So I really struggled with this and even now I am not happy with my solution.

I have a set that at least contains 0, and may contain other positive ints. I need to find the first positive number not in the set.

So writing a standard while-loop to accomplish this is easy.

i = foo.begin();
while (i != prev(foo.end()) && *i + 1 == *next(i)){
    ++i;
}
cout << "First number that cannot be formed " << *i + 1 << endl;

But when I try to write an STL algorithm version of the loop I get something that fails like this loop:

auto i = foo.begin();
while (++i != prev(foo.end()) && *prev(i) + 1 == *i);
cout << "First number that cannot be formed " << *prev(i) + 1 << endl;

Both of these loops correctly yield 3 in the case of:

set<int> foo{0, 1, 2, 4};

But the second loop incorrectly yields 3 instead of 4 in this case:

set<int> foo{0, 1, 2, 3};

How can I write this using an STL algorithm and accomplish the behavior of the first loop?

EDIT:

After seeing some of the answers, I'd like to increase the difficulty. What I really want is something that doesn't require temporary variables and can be placed in a cout statement.

回答1:

The problem with your loop is that you stop one element too early. This works:

while (++i != foo.end() && *prev(i) + 1 == *i);

The difference to the first loop is the condition *prev(i) + 1 == *i) instead of *i + 1 == *next(i); the range you check has to shift accordingly.

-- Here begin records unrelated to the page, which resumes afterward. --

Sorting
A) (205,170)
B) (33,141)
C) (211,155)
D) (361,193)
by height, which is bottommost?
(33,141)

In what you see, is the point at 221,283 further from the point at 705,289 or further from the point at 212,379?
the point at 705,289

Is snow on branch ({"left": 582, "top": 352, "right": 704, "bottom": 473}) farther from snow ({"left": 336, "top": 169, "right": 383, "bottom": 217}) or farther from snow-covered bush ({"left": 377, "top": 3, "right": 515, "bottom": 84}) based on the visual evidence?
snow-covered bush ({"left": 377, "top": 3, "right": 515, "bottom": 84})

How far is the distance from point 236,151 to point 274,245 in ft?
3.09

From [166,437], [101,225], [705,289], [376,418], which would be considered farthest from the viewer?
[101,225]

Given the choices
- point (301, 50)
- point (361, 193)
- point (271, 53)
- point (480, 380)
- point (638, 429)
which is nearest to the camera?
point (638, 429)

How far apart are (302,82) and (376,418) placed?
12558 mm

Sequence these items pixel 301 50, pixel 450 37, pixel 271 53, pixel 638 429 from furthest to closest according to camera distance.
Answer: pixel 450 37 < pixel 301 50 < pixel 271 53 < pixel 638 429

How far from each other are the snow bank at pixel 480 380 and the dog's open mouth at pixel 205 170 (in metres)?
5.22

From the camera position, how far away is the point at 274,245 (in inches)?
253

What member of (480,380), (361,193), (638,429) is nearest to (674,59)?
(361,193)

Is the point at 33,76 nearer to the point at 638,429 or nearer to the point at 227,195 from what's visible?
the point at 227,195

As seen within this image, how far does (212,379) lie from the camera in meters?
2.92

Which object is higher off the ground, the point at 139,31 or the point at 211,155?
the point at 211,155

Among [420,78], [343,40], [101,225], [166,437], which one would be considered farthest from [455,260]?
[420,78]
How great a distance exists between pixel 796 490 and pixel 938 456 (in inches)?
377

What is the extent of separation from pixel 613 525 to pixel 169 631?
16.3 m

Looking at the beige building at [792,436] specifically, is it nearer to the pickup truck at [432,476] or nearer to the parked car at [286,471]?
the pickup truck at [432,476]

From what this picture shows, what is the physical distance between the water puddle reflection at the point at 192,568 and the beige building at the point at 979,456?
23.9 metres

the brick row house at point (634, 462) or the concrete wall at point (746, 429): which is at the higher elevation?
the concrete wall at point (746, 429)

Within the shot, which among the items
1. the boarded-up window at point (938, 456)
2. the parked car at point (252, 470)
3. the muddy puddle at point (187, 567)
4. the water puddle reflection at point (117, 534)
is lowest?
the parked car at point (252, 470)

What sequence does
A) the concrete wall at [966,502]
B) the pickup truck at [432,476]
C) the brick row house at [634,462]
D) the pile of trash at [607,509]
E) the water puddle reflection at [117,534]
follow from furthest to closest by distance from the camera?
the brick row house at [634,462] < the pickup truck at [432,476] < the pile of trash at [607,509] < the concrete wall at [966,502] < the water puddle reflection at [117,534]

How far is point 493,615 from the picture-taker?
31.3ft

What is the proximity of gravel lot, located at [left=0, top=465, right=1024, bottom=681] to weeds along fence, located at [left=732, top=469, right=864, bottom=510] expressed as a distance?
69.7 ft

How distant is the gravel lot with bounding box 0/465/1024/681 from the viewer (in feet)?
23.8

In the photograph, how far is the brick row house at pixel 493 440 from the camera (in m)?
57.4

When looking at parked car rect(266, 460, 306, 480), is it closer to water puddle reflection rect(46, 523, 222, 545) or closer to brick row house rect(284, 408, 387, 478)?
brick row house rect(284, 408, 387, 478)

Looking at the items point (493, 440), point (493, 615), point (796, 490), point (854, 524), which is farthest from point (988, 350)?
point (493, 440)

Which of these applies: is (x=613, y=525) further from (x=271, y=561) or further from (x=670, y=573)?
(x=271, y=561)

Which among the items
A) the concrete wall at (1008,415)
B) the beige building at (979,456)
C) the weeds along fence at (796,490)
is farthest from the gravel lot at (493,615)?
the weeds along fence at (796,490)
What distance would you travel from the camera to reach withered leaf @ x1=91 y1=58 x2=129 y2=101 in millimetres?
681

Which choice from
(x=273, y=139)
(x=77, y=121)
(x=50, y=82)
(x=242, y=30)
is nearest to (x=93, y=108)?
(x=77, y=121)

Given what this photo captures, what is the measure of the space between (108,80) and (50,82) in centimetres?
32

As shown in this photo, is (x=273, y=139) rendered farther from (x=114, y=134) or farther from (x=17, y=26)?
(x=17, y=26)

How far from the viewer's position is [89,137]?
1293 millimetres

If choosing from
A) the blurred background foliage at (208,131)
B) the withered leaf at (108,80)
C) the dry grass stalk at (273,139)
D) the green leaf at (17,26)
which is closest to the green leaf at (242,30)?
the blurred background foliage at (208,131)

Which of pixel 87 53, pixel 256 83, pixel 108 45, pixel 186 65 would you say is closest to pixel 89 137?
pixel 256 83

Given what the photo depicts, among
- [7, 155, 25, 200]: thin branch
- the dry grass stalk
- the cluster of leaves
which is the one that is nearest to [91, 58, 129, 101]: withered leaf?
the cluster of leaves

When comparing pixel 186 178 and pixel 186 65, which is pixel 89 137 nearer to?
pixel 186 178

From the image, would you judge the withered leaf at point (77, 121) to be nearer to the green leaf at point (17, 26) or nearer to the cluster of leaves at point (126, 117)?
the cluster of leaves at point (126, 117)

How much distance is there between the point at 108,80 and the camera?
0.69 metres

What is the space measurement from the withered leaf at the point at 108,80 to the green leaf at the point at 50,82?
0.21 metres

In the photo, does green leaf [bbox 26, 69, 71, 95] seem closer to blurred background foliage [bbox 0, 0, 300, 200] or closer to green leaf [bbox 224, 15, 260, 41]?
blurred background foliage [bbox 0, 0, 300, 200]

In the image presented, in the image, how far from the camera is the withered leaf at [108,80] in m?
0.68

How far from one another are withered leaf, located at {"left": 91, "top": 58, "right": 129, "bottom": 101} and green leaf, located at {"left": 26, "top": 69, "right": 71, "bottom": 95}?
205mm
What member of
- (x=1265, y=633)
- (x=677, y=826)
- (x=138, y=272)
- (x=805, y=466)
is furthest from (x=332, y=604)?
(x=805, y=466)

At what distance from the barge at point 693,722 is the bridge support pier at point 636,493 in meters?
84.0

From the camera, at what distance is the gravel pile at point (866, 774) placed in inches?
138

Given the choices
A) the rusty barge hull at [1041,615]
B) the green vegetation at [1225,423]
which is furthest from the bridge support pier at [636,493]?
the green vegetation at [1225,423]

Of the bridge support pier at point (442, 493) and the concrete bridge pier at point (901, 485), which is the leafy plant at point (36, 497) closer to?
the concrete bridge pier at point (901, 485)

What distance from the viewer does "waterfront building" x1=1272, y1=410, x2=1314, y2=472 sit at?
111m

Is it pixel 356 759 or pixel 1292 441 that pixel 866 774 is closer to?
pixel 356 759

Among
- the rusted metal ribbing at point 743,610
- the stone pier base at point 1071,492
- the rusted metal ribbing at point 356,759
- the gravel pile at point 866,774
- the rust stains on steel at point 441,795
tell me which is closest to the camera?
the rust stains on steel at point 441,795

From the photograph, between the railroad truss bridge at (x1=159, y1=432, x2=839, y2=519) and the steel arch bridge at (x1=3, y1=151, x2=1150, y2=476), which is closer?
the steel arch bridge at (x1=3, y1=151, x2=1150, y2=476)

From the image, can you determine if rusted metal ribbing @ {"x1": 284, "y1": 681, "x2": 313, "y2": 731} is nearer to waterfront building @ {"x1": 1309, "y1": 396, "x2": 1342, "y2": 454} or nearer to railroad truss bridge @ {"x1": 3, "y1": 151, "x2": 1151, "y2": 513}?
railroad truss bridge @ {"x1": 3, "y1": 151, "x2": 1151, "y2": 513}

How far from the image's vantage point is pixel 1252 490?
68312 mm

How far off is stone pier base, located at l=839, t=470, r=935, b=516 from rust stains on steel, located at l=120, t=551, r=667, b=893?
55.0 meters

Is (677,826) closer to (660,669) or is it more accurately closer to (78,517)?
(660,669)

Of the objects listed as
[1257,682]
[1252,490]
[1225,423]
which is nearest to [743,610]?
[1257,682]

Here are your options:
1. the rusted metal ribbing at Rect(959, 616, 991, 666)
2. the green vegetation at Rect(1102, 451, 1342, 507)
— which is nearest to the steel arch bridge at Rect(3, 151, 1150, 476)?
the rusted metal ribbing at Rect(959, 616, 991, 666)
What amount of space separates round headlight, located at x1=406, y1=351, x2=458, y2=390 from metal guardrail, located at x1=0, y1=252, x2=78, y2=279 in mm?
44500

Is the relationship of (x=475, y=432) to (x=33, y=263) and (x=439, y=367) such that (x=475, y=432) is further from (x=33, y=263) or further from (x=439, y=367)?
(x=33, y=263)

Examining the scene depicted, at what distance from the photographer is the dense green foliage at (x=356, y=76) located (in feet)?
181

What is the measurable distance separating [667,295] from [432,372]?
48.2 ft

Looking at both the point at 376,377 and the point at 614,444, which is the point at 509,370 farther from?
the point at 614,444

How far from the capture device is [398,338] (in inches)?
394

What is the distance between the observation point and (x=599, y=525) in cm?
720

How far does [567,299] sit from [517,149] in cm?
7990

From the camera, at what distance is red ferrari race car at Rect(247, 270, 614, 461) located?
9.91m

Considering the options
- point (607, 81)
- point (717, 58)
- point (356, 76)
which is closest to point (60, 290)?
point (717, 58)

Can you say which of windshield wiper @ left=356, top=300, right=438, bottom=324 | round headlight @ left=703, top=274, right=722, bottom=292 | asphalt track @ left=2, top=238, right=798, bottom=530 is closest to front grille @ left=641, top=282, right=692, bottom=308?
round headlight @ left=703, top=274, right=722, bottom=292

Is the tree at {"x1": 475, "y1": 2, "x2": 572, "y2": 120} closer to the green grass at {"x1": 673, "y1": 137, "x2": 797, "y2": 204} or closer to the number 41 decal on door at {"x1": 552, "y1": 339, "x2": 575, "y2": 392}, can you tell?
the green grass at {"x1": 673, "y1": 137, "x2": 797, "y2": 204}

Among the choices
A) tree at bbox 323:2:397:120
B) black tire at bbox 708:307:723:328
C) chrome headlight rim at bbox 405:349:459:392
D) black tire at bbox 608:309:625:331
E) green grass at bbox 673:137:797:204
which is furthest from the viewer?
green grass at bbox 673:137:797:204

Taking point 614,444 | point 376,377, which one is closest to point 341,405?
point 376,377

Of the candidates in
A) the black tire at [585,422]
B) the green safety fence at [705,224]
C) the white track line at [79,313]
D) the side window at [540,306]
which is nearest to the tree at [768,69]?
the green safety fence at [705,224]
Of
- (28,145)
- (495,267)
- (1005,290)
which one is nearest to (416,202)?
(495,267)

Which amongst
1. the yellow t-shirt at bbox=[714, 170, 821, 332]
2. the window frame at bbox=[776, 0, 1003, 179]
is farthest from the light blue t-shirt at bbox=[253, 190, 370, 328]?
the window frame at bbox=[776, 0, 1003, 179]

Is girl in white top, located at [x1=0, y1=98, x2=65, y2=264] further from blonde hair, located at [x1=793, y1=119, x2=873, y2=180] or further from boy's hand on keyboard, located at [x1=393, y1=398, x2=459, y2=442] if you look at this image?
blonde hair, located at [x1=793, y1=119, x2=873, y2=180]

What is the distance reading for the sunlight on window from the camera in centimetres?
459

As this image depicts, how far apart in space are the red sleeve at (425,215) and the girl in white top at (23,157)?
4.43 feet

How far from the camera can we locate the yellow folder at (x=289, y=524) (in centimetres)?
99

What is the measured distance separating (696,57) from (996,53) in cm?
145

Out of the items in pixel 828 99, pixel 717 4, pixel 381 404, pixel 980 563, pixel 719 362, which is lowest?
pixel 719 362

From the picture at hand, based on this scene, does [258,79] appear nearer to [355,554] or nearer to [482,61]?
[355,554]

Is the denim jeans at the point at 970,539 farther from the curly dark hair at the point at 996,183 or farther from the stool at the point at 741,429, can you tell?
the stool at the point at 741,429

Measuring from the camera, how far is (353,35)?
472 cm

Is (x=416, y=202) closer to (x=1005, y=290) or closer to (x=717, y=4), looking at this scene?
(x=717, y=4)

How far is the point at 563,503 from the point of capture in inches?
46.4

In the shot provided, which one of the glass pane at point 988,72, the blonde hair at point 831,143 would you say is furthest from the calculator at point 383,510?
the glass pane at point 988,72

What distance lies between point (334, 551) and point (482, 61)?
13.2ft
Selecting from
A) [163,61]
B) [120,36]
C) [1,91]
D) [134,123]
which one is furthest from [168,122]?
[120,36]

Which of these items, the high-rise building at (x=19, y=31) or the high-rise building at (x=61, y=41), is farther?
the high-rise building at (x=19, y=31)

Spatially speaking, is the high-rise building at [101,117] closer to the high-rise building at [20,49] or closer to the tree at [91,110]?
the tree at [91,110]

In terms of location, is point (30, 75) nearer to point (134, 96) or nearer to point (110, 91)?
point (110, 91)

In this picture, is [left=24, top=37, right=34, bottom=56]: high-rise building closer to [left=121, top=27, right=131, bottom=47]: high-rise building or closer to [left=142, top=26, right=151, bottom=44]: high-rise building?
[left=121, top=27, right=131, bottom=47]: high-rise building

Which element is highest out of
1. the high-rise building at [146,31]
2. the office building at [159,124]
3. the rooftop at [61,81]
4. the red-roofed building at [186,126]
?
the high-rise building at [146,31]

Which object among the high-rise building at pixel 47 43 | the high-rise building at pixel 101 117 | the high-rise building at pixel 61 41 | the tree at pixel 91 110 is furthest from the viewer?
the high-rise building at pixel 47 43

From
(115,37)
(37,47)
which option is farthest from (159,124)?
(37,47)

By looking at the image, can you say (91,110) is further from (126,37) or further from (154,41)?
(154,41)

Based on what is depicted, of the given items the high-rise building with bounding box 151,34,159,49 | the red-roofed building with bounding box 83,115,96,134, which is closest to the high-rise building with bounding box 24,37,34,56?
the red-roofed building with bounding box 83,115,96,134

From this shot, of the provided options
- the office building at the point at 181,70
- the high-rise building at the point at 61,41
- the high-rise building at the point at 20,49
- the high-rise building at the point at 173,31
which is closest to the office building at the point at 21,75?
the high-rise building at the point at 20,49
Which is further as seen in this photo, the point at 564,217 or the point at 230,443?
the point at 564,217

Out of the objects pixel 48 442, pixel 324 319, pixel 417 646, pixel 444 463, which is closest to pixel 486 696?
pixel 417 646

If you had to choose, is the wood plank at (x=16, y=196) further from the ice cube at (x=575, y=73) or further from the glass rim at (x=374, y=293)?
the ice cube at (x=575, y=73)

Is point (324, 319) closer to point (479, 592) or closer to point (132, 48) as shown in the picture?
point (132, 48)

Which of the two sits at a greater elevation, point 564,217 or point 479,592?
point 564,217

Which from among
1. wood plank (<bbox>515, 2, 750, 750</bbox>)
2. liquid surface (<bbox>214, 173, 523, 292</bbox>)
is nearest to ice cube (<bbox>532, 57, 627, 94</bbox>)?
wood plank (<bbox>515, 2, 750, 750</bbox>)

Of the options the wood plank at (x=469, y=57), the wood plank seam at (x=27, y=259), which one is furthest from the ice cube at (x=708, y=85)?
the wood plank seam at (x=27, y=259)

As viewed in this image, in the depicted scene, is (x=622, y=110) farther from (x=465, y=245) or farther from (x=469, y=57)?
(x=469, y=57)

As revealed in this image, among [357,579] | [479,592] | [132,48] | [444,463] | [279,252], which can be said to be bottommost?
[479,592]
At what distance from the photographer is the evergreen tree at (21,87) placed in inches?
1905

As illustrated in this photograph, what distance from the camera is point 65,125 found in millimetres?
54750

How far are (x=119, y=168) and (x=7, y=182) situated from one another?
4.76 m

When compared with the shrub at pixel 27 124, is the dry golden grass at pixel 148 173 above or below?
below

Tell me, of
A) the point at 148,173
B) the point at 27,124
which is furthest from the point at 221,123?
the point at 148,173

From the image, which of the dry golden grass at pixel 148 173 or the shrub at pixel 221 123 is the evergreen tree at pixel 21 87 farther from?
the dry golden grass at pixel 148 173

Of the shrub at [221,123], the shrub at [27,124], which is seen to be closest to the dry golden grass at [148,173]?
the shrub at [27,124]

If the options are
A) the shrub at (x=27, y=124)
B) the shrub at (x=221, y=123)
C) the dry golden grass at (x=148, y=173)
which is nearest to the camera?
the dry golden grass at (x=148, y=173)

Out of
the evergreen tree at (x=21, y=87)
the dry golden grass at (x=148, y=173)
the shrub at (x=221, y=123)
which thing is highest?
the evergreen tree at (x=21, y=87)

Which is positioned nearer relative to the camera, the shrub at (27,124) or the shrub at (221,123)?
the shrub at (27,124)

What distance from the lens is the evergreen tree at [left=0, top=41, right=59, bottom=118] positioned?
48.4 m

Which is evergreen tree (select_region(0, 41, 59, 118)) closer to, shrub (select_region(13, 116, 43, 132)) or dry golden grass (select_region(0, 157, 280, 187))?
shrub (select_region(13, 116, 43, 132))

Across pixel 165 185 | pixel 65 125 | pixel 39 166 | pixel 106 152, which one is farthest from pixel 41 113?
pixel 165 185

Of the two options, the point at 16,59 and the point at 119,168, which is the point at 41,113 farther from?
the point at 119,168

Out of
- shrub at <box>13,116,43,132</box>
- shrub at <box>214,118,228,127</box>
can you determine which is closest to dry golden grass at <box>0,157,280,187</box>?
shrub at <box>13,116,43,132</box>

You could also use std::adjacent_find:

auto i = std::adjacent_find(begin(s), end(s), [](int i, int j) { return i + 1 != j; });

if(i == s.end()) {
  std::cout << *s.rbegin() + 1 << std::endl;
} else {
  std::cout << *i + 1 << std::endl;
}

Response to the edit: A way to make it prettily inlineable is

  std::cout << std::accumulate(begin(s), end(s), 0,
                               [](int last, int x) {
                                 return last + 1 == x ? x : last;
                               }) + 1 << '\n';

...but this is less efficient because it does not short-circuit when it finds a gap. Another way that does short-circuit is

std::cout << *std::mismatch(begin     (s),
                            prev(end  (s)),
                            next(begin(s)),
                            [](int lhs, int rhs) { 
                              return lhs + 1 == rhs;
                            }).first + 1 << '\n';


回答2:

Have you tried adjacent_find?

#include <algorithm>
#include <iostream>
#include <set>

int main()
{
    std::set<int> foo{0, 1, 2, 4};
    auto it = std::adjacent_find(begin(foo), end(foo),
         [](auto e1, auto e2){ return (e2 - e1) > 1; });

    // precondition: foo is not empty
    if (it == end(foo)) --it;
    std::cout << *it+1;
}

EDIT: OK, if you consider Boost standard enough, you can do this, which is damn nice:

#include <algorithm>
#include <boost/iterator/counting_iterator.hpp>
#include <set>
#include <iostream>

int main()
{
    std::set<int> foo{0, 1, 2, 4};
    auto it =
        std::mismatch(
           begin(foo), end(foo),
           boost::counting_iterator<int>(*begin(foo))
        );
    std::cout << *it.second;
}

Live example.

EDIT 2: another one I thought of while reading another question:

int i = 0;
std::find_if(begin(foo), end(foo),
    [&i](int e){ return e != i++; });
std::cout << i;

Which is just another way of previus one with mismatch.



回答3:

You're hitting a fringe case. Your while loop is failing once i == location at the end of the set. In this case it is ending at i == 3. You need to let i walk past the bounds of your array in order to make this work.

You can do this by changing line 2 to :

while (++i **<**= prev(foo.end()) && *prev(i) + 1 == *i);

By making it <=, i will fail once it is past the value at the end of foo.

Here's a few other things to think about: 1) Sets aren't guaranteed to be sorted. 2) What happens in the situation where set foo(0, 1, 1); i.e. duplicates where the one that fails is correct but it is also the one at the end of the set?

You'll need a slightly more complex algorithm to catch all of these cases.